With the expansion of industrialization and the market economy, the rapid growth of cities and towns in the 1840's, and the increase in immigration, Americans increasingly feared the loss of the cohesive and restraining nature of their communities. The temperance movement grew as a response to this rapid change as many Americans sensed a need to reestablish order and self-discipline.
From the 1820's to the Civil War the American temperance movement flourished with many national organizations founded and various methods employed to encourage personal abstinence. The primary method involved "moral suasion" which emphasized personal change through religious conviction, but gradually the movement turned to legislative measures to establish control over the distribution and sale of alcohol. The movement was predominately middle class, Protestant, and based in small towns and cities throughout the northern regions of the country. With the advent of the Civil War, the nation turned its attention to the struggle over slavery. The temperance movement did not return to national consciousness until the 1870s with the growth of the women’s temperance movement.

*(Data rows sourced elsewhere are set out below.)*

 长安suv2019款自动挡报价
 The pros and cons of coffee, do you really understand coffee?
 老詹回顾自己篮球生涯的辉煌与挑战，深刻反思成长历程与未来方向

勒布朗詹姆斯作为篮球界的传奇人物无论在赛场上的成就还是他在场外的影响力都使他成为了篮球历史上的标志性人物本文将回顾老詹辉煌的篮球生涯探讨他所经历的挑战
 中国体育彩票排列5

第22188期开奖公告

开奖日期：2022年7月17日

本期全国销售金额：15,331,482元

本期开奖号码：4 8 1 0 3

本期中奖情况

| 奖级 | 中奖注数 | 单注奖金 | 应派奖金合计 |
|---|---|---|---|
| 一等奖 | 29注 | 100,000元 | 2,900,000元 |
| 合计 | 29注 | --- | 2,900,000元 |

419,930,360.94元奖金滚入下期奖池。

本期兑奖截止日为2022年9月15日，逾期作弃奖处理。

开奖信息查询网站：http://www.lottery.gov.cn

The Women’s Temperance MovementIn the winter of 1873-74, the largest mass movement of women the country had ever seen occurred in small towns and cities throughout the Midwest. Beginning in Ohio, thousands of women took to the streets protesting the sale of beer and alcohol in the saloons of their towns in what became known as the Crusade. They were reacting to a climate of greatly increased consumption of alcohol and the pressure of economic forces outside their control. The brewery and distilling businesses had grown to be national industries, and they had begun using national methods and influence to continue this growth. Throughout the winter, regular prayer meetings and protests took place, and the women succeeded in persuading thousands of saloon owners to shut down their businesses.
The National Woman's Christian Temperance Union (WCTU) was founded in November 1874 to ensure that the gains of the Crusade would have lasting influence. The WCTU institutionalized, nationalized and expanded on the methods of the Crusade. Initially this new development in the temperance movement returned to the method of "moral suasion" and invoked the moral authority of women to create individual and local change. Women formed local unions, and employed prayer meetings, the signing of temperance pledges, visits to homes and saloons, and personal contact with drinkers.

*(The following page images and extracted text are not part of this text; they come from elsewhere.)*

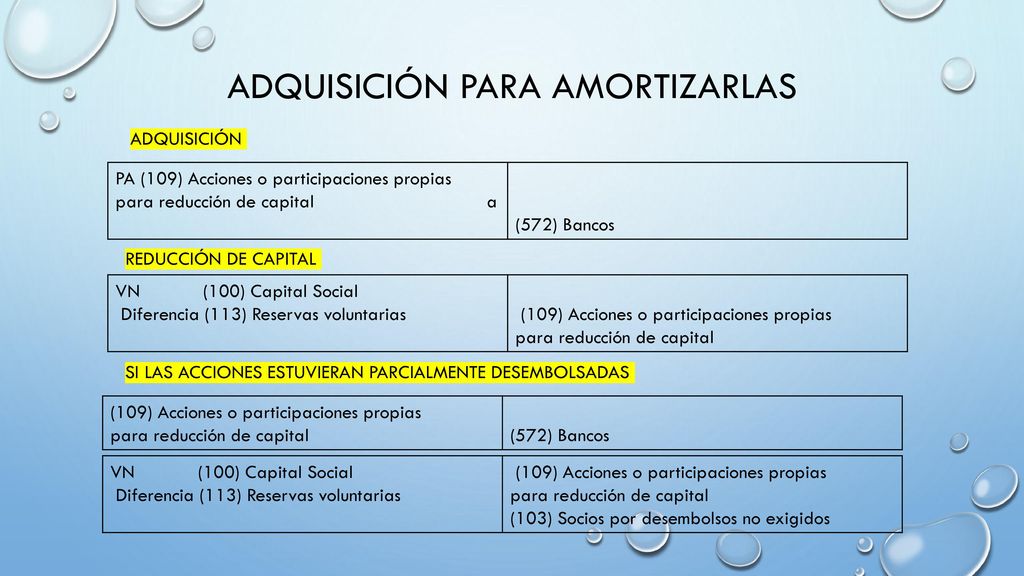 ADQUISICIÓN PARA AMORTIZARLAS

ADQUISICIÓN

| PA (109) Acciones o participaciones propias para reducción de capital a | (572) Bancos |
|---|---|

REDUCCIÓN DE CAPITAL

| VN (100) Capital Social Diferencia (113) Reservas voluntarias | (109) Acciones o participaciones propias para reducción de capital |
|---|---|

SI LAS ACCIONES ESTUVIERAN PARCIALMENTE DESEMBOLSADAS

| (109) Acciones o participaciones propias para reducción de capital | (572) Bancos |
|---|---|

| VN (100) Capital Social Diferencia (113) Reservas voluntarias | (109) Acciones o participaciones propias para reducción de capital (103) Socios por desembolsos no exigidos |
|---|---|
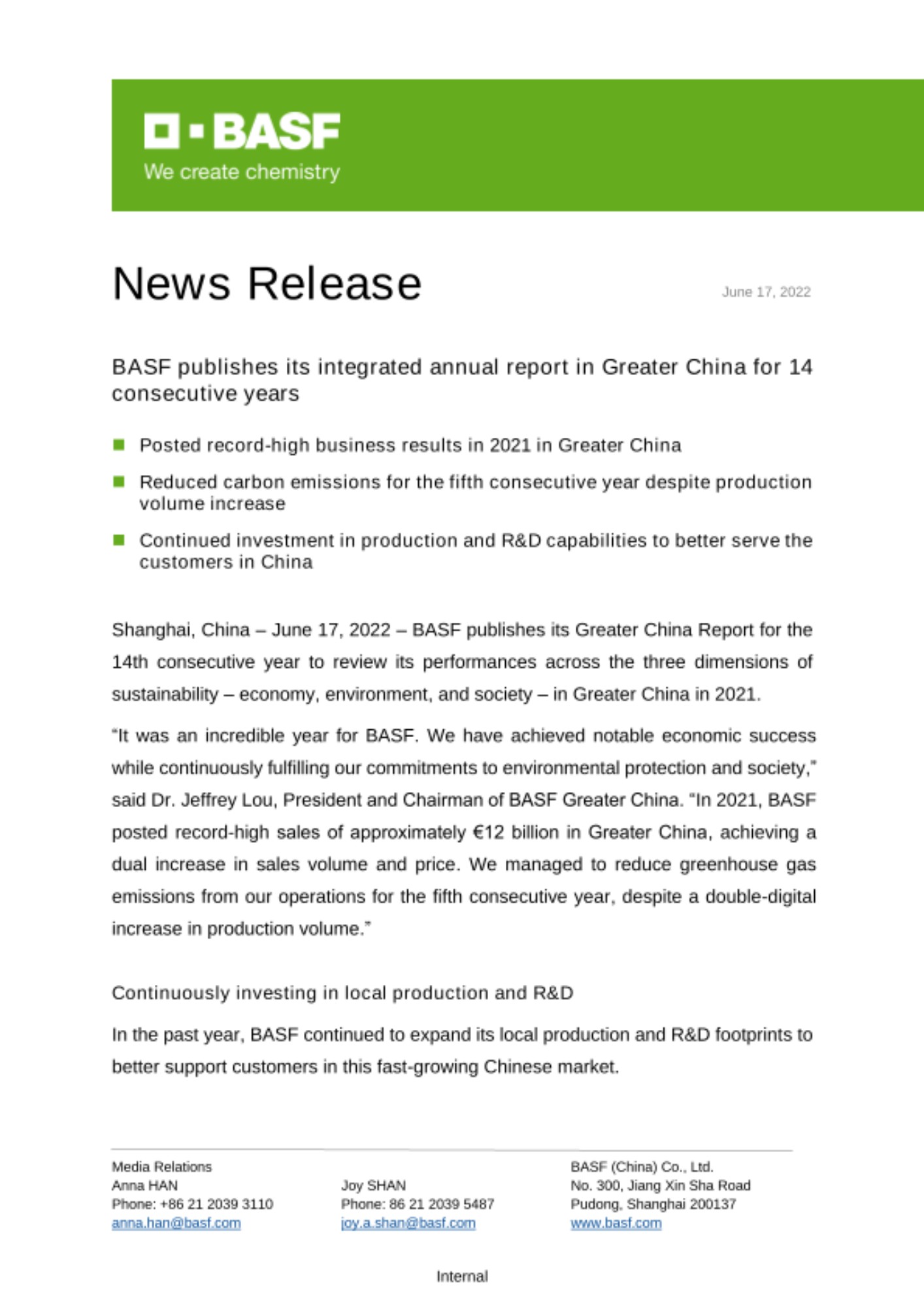 BASF
We create chemistry

News Release

June 17, 2022

BASF publishes its integrated annual report in Greater China for 14 consecutive years

Posted record-high business results in 2021 in Greater China

Reduced carbon emissions for the fifth consecutive year despite production volume increase

Continued investment in production and R&D capabilities to better serve the customers in China

Shanghai, China – June 17, 2022 – BASF publishes its Greater China Report for the 14th consecutive year to review its performances across the three dimensions of sustainability – economy, environment, and society – in Greater China in 2021.

"It was an incredible year for BASF. We have achieved notable economic success while continuously fulfilling our commitments to environmental protection and society," said Dr. Jeffrey Lou, President and Chairman of BASF Greater China. "In 2021, BASF posted record-high sales of approximately €12 billion in Greater China, achieving a dual increase in sales volume and price. We managed to reduce greenhouse gas emissions from our operations for the fifth consecutive year, despite a double-digital increase in production volume."

Continuously investing in local production and R&D

In the past year, BASF continued to expand its local production and R&D footprints to better support customers in this fast-growing Chinese market.

Media Relations
Anna HAN
Phone: +86 21 2039 3110
anna.han@basf.com

Joy SHAN
Phone: 86 21 2039 5487
joy.a.shan@basf.com

BASF (China) Co., Ltd.
No. 300, Jiang Xin Sha Road
Pudong, Shanghai 200137
www.basf.com

Internal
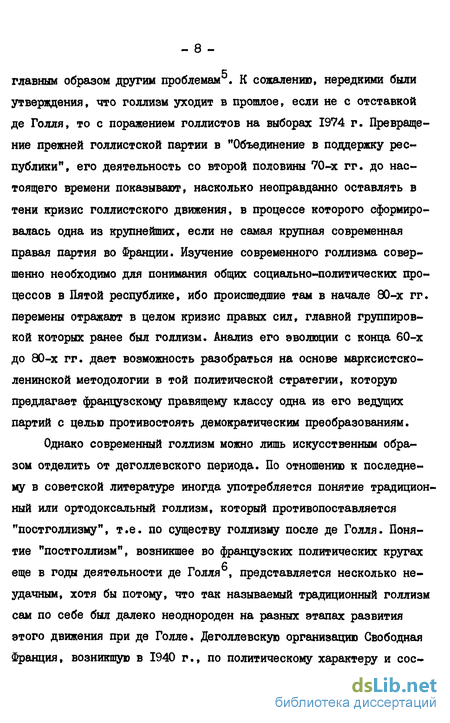 - 8 -

главным образом другим проблемам$^5$. К сожалению, нередкими были утверждения, что голлизм уходит в прошлое, если не с отставкой де Голля, то с поражением голлистов на выборах 1974 г. Превращение прежней голлистской партии в "Объединение в поддержку республики", его деятельность со второй половины 70-х гг. до настоящего времени показывают, насколько неоправданно оставлять в тени кризис голлистского движения, в процессе которого сформировалась одна из крупнейших, если не самая крупная современная правая партия во Франции. Изучение современного голлизма совершенно необходимо для понимания общих социально-политических процессов в Пятой республике, ибо происшедшие там в начале 80-х гг. перемены отражают в целом кризис правых сил, главной группировкой которых ранее был голлизм. Анализ его эволюции с конца 60-х до 80-х гг. дает возможность разобраться на основе марксистско-ленинской методологии в той политической стратегии, которую предлагает французскому правящему классу одна из его ведущих партий с целью противостоять демократическим преобразованиям.

Однако современный голлизм можно лишь искусственным образом отделить от деголлевского периода. По отношению к последнему в советской литературе иногда употребляется понятие традиционный или ортодоксальный голлизм, который противопоставляется "постголлизму", т.е. по существу голлизму после де Голля. Понятие "постголлизм", возникшее во французских политических кругах еще в годы деятельности де Голля$^6$, представляется несколько неудачным, хотя бы потому, что так называемый традиционный голлизм сам по себе был далеко неоднороден на разных этапах развития этого движения при де Голле. Деголлевскую организацию Свободная Франция, возникшую в 1940 г., по политическому характеру и сос-

dsLib.net
библиотека диссертаций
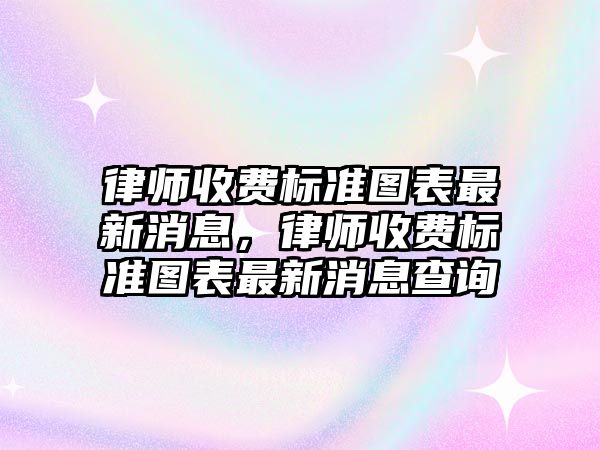 律师收费标准图表最新消息，律师收费标准图表最新消息查询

In 1879, the Union elected its second president, Frances E. Willard. Willard broadened the WCTU's methods and its program for reform. The WCTU began working to reform labor laws, child welfare laws, and age of consent laws, and advocated for prison reform, temperance education in schools, and woman suffrage. They did all this while continuing to seek individual commitments to personal abstinence, and legislative mandates for local, state, and national prohibition. Willard called this wide program of reform her "Do Everything" policy and under her leadership the WCTU grew to be the largest organization of women in the 19th century.
The World's WCTUIdeas were circulating for an International Women’s Temperance Union as early as 1875, until in 1883 Willard formally called for the formation of the World WCTU and outlined the goals of the new organization under the slogan “For God and Home and Every Land.” Margaret Bright Lucas was appointed president in 1884, but the work of the WWCTU was limited due to its loose organizational structure and far flung workers. It was not until 1891 that the WWCTU was formally organized and held its first convention. Willard was appointed president at this time and, as in the U.S., the WWCTU began to grow dramatically under her leadership.

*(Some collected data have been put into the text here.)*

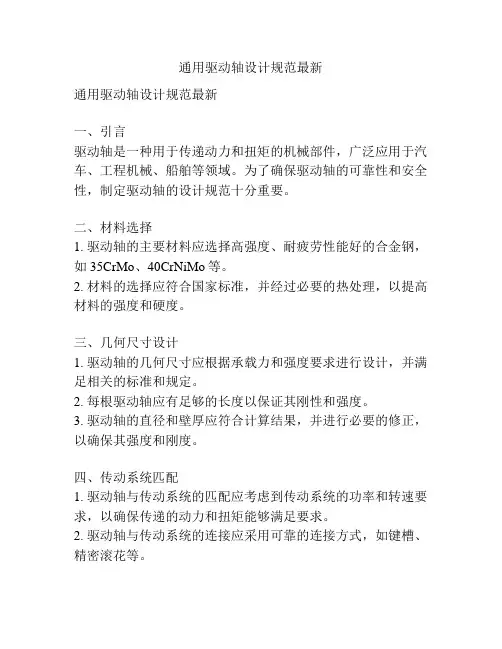 通用驱动轴设计规范最新

通用驱动轴设计规范最新

一、引言
驱动轴是一种用于传递动力和扭矩的机械部件，广泛应用于汽车、工程机械、船舶等领域。为了确保驱动轴的可靠性和安全性，制定驱动轴的设计规范十分重要。

二、材料选择
1. 驱动轴的主要材料应选择高强度、耐疲劳性能好的合金钢，如 35CrMo、40CrNiMo 等。
2. 材料的选择应符合国家标准，并经过必要的热处理，以提高材料的强度和硬度。

三、几何尺寸设计
1. 驱动轴的几何尺寸应根据承载力和强度要求进行设计，并满足相关的标准和规定。
2. 每根驱动轴应有足够的长度以保证其刚性和强度。
3. 驱动轴的直径和壁厚应符合计算结果，并进行必要的修正，以确保其强度和刚度。

四、传动系统匹配
1. 驱动轴与传动系统的匹配应考虑到传动系统的功率和转速要求，以确保传递的动力和扭矩能够满足要求。
2. 驱动轴与传动系统的连接应采用可靠的连接方式，如键槽、精密滚花等。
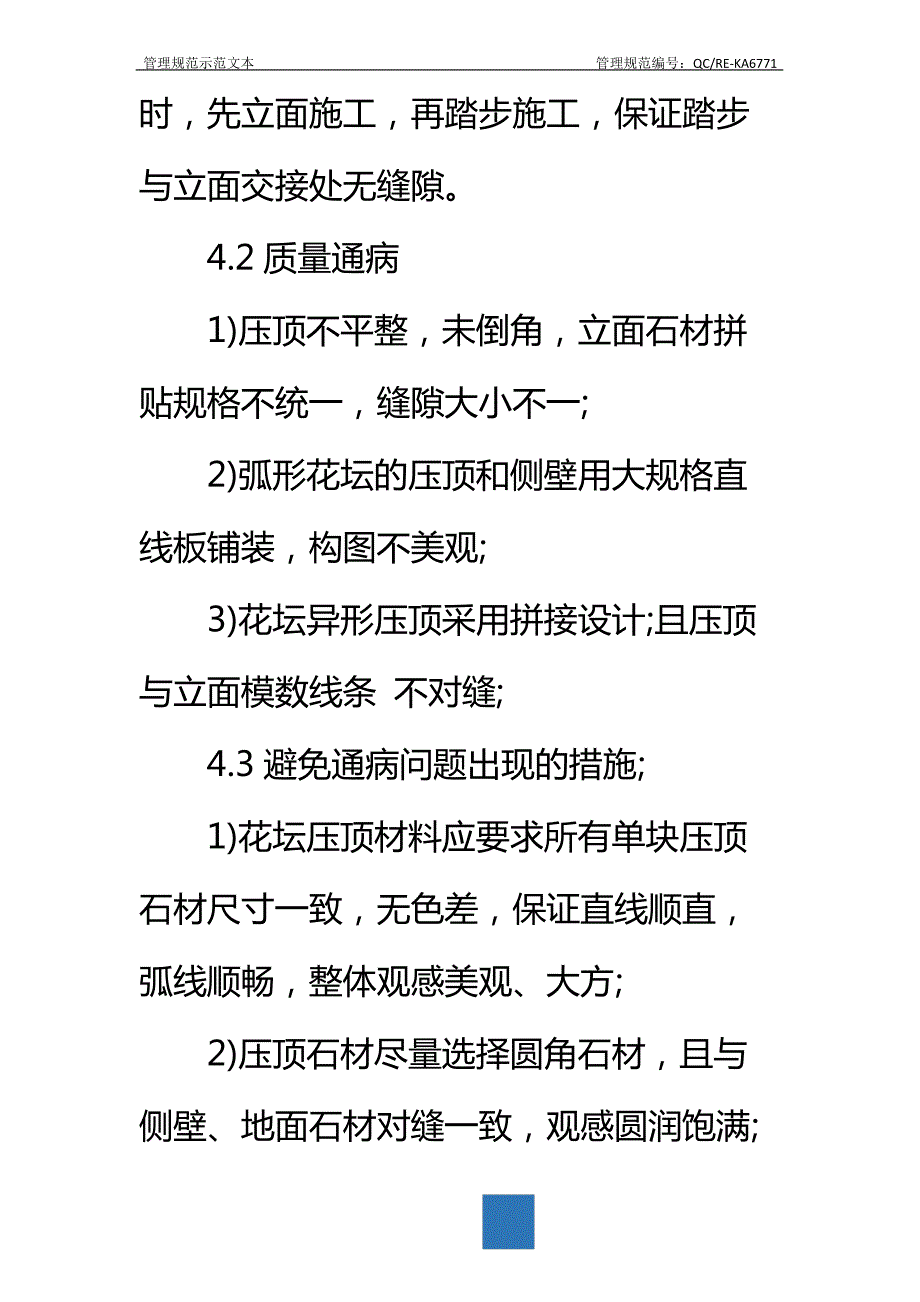 管理规范示范文本　　管理规范编号：QC/RE-KA6771

时，先立面施工，再踏步施工，保证踏步与立面交接处无缝隙。

4.2 质量通病

1)压顶不平整，未倒角，立面石材拼贴规格不统一，缝隙大小不一;

2)弧形花坛的压顶和侧壁用大规格直线板铺装，构图不美观;

3)花坛异形压顶采用拼接设计;且压顶与立面模数线条 不对缝;

4.3 避免通病问题出现的措施;

1)花坛压顶材料应要求所有单块压顶石材尺寸一致，无色差，保证直线顺直，弧线顺畅，整体观感美观、大方;

2)压顶石材尽量选择圆角石材，且与侧壁、地面石材对缝一致，观感圆润饱满;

One of the largest and most influential of the World WCTUs was the British Woman’s Temperance Association (BWTA). In 1891 Isabel Somerset was elected President of the BWTA. Somerset later became a close friend and colleague of Frances Willard, and Willard spent a lot of time at Somerset’s homes in England in the early years of her presidency of the World WCTU. It was from England that Willard and Somerset began mapping the outlines and strategizing the growth of this new international organization.